### [Gestellte Aufgabe]
Beantworte anhand des Textauszugs über die „Fabrik der Gesundheit“ die folgenden Fragen.
(a) Welche drei Folgen eines negativen Arbeitsklimas nennt der Textauszug neben einer unzufriedenen und unmotivierten Belegschaft?
(b) Wer hat die „Fabrik der Gesundheit“ gegründet?
(c) Wozu will das Startup Unternehmen präventiv bewegen?

### [Ausgewählter Textauszug]
»»

Ein negatives Arbeitsklima führt nicht nur zu einer unzufriedenen und unmotivierten Belegschaft. Damit einher gehen auch eine höhere Fluktuation, stressbedingte Fehlzeiten und ein schlechteres Betriebsklima. Dabei bleibt die mentale Gesundheit oft auf der Strecke und unbeachtet. Und genau hier setzt die von Özden Ohlsen gegründete „Fabrik der Gesundheit“ an. Sie will mit ihrem Startup diesen Kreislauf aufbrechen und Hilfe zur Selbsthilfe geben. Das Ziel ist, Unternehmen präventiv zur Förderung der mentalen Gesundheit ihrer Mitarbeitenden zu bewegen. „Uns ist wichtig, dass die Unternehmen verstehen, dass mental und physisch gesunde Mitarbeitende ihnen nicht nur Zeit und Geld sparen, sondern sich das Arbeitsklima verbessert, und die Menschen einfach zufriedener sind, und es somit die Mitarbeitenden nachhaltig bindet“, erklärt Ohlsen.

««

### [Auszug Datensatz]

»»

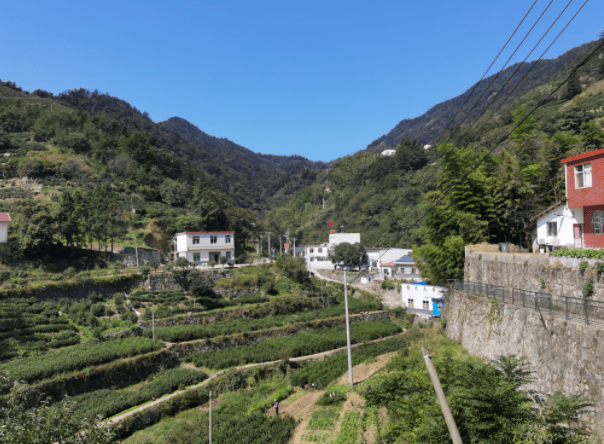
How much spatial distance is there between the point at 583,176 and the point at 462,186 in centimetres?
662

««

### [Fertige Lösung]
(a) Eine höhere Fluktuation, stressbedingte Fehlzeiten und ein schlechteres Betriebsklima.
(b) Özden Ohlsen.
(c) Zur Förderung der mentalen Gesundheit ihrer Mitarbeitenden.